-- BEGIN --

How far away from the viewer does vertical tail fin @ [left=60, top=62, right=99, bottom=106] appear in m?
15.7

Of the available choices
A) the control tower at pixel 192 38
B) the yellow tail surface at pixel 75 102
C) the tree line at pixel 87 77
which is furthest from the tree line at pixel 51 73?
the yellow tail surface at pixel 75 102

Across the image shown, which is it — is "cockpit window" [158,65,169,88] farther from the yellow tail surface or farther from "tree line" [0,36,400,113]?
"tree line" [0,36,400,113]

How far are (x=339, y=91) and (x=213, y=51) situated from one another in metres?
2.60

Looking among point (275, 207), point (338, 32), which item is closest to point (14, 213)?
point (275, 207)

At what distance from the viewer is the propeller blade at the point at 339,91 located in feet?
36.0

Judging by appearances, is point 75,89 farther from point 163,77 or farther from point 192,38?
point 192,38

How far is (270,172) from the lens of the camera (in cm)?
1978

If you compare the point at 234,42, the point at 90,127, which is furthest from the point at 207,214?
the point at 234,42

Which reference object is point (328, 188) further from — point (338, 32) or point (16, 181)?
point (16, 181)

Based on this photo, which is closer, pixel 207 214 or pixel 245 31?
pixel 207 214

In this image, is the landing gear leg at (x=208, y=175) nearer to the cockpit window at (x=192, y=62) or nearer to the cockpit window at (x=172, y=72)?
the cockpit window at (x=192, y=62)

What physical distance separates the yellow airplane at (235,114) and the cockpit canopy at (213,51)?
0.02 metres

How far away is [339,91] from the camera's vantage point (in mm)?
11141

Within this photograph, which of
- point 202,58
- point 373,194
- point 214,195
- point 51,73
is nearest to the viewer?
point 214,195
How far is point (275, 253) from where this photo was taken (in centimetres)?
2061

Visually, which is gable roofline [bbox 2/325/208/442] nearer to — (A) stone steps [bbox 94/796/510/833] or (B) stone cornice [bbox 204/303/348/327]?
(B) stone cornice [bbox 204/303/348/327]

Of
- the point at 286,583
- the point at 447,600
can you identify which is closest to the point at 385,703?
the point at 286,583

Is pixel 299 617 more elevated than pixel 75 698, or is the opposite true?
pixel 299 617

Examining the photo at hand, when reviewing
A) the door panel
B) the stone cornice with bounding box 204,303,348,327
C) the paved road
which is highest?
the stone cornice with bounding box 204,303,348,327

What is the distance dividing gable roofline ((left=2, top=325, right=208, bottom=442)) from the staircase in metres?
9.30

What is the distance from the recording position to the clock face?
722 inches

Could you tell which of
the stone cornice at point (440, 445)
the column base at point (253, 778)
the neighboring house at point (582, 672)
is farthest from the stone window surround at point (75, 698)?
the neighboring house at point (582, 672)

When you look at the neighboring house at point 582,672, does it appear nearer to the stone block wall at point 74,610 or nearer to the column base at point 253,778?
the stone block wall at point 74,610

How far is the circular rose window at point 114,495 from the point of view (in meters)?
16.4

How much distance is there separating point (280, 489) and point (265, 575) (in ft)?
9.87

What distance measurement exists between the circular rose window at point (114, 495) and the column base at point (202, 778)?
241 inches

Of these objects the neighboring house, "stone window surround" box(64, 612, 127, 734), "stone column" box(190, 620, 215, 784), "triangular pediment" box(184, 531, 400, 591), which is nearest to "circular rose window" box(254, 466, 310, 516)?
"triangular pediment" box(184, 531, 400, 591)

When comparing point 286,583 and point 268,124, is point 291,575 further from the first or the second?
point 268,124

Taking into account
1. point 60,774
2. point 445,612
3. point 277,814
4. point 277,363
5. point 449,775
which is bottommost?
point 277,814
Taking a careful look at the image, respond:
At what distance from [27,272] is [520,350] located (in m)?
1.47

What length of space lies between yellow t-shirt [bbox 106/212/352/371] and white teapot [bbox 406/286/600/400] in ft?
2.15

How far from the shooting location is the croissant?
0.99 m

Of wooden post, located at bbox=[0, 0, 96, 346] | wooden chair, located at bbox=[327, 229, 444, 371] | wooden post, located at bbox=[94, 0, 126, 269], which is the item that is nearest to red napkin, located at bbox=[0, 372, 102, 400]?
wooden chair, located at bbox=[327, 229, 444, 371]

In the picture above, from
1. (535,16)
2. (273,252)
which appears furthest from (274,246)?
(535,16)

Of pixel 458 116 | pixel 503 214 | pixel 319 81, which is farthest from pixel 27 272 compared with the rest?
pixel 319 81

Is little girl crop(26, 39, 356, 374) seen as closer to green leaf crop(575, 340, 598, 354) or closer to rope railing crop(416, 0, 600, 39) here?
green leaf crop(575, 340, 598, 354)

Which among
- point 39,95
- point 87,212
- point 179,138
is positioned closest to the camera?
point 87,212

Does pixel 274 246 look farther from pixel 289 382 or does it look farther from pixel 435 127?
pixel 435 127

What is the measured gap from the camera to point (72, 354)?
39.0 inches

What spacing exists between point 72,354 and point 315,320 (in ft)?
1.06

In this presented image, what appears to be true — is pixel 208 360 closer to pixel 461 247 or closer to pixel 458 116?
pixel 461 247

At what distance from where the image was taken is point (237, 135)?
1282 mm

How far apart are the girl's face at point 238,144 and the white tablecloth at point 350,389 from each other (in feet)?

-- END --

* WHAT YOU ARE ASKED TO DO:
Recast everything in the listing above, from the line containing "What is the measured" down to the end of the listing, as a Markdown table with the columns Row and Line. Number each line and skip the blank ones.

* RESPONSE TO THE TASK:
| Row | Line |
|---|---|
| 1 | What is the measured gap from the camera to point (72, 354)? |
| 2 | 39.0 inches |
| 3 | What spacing exists between point 72,354 and point 315,320 (in ft)? |
| 4 | 1.06 |
| 5 | In this presented image, what appears to be true — is pixel 208 360 closer to pixel 461 247 or closer to pixel 458 116? |
| 6 | pixel 461 247 |
| 7 | At what distance from where the image was taken is point (237, 135)? |
| 8 | 1282 mm |
| 9 | How far apart are the girl's face at point 238,144 and the white tablecloth at point 350,389 from each other (in feet)? |